Histórias de pessoas de carne e osso - e também de personagens de papel - que viveram na roda viva da ditadura militar. Novos episódios toda quinta-feira.
(Episódio 9)
por Fernanda Pompeu ilustração Fernando Carvall
Ela caiu ao tentar cobrir um ponto no Aterro do Flamengo. Tudo veloz. Quatro tiras a cercaram e um deles estourou um tapa no seu rosto. É evidente que não falaram perdeu, perdeu, pois isso é expressão dos tempos de hoje. Talvez tenham dito: dançou, dançou. Ou, o mais provável, não disseram nada.
Levaram-na para uma das tantas salas de interrogatório, dessas que tinham como mobiliário: cadeira-do-dragão, pau-de-arara, tanque de afogamento. Desceram o pau. Fizeram perguntas. E o aparelho? Quem é o chefe? Onde se escondem fulano, sicrana, beltrano? Qual o endereço da gráfica?
A moça falou? Não falou? Tanto faz. O fato é que após a prisão no Aterro, não se soube mais dela. Ela não foi vista, nem subindo nem descendo, as ladeiras de Santa Teresa. Não foi vista na praia Adão e Eva em Niterói. Não foi vista tomando chope no Amarelinho da Cinelândia. Não foi vista na primeira passeata feminista. Não foi vista comendo hot-dog no Bob´s do centro do Rio.

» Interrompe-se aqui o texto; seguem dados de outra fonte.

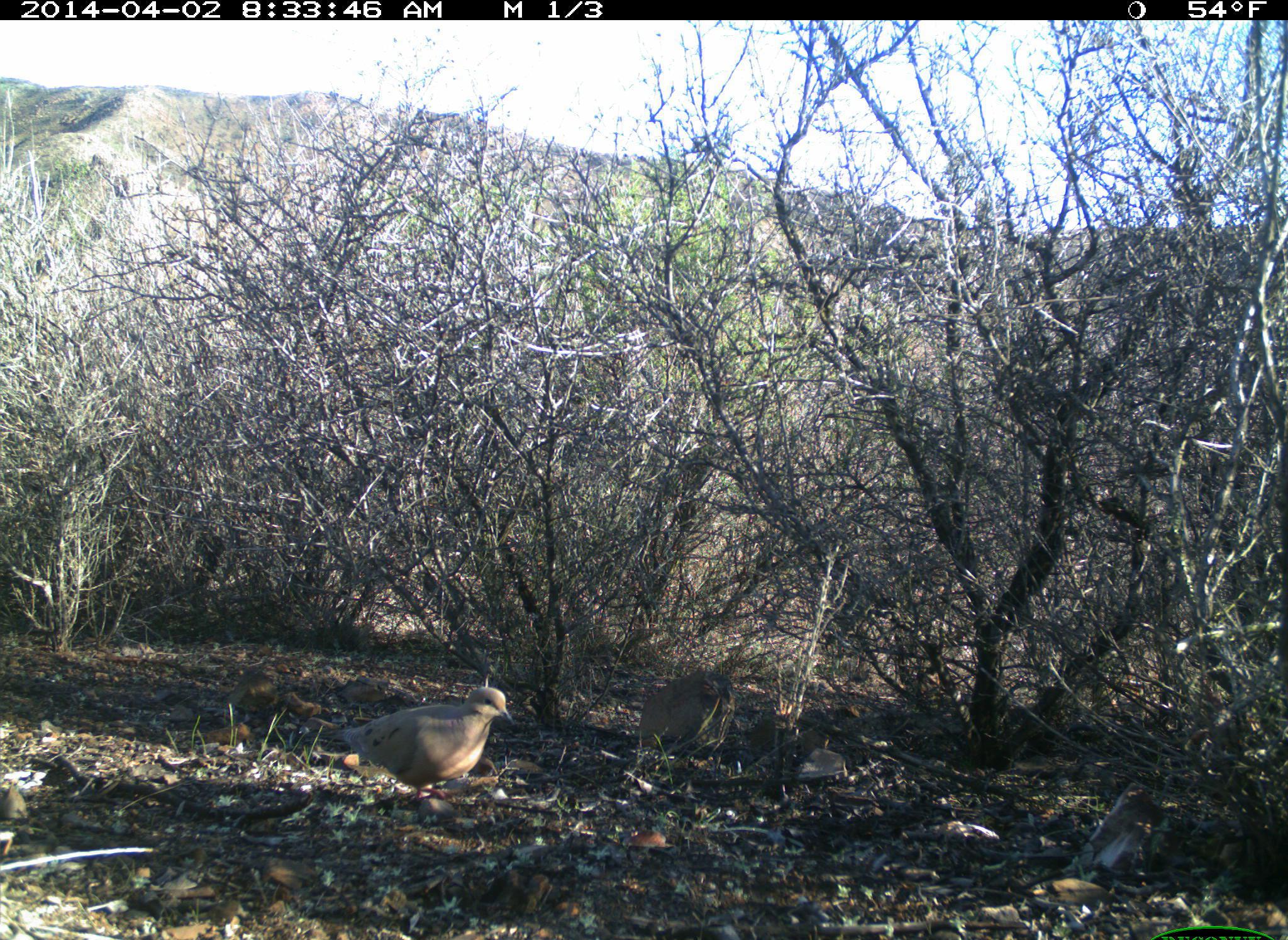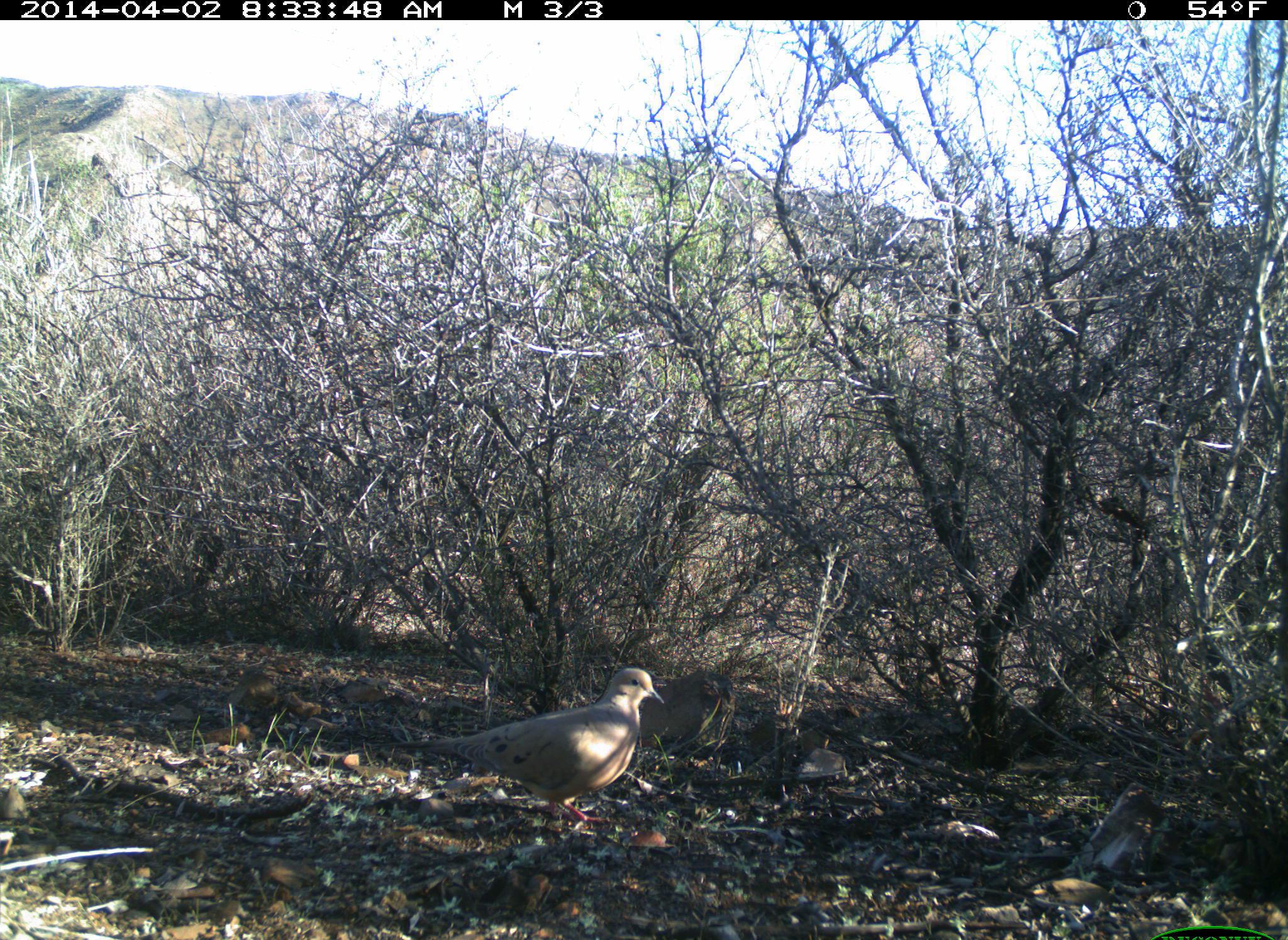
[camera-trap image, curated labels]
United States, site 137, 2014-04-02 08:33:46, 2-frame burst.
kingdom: Animalia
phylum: Chordata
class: Aves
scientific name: Aves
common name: bird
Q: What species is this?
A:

Escafederam com ela. Nenhuma pista, nenhum osso, nenhuma cinza. Mas ele a reteve na memória. Não. Isso é pouco. Por décadas, ele usou linha e agulha para bordar as recordações. Ela rindo. Ela dormindo. Ela chorando. Ela entrando com ele no mar num réveillon em Búzios. Ele chamava essas imagens de Arquivo da Amada.
Arquivo afetivo, é claro. Nada a ver com o arquivo do Dops, no qual constava, em linguagem burocrática-policial, a mentira de que ela havia fugido e posteriormente sido vitimada pelos próprios companheiros da organização. Era bem assim que os agentes da repressão se esquivavam de qualquer indagação.
Como um devoto, uma vez ao mês, ele visitou o Aterro do Flamengo. No começo, havia choro e emoção em profusão. Por anos, ele vivenciou o luto. Até as florezinhas e as borboletas pareciam lastimar a ausência da moça. Depois, o sentimento se tornou mais fluido, menos explicável, apesar de persistir doloroso.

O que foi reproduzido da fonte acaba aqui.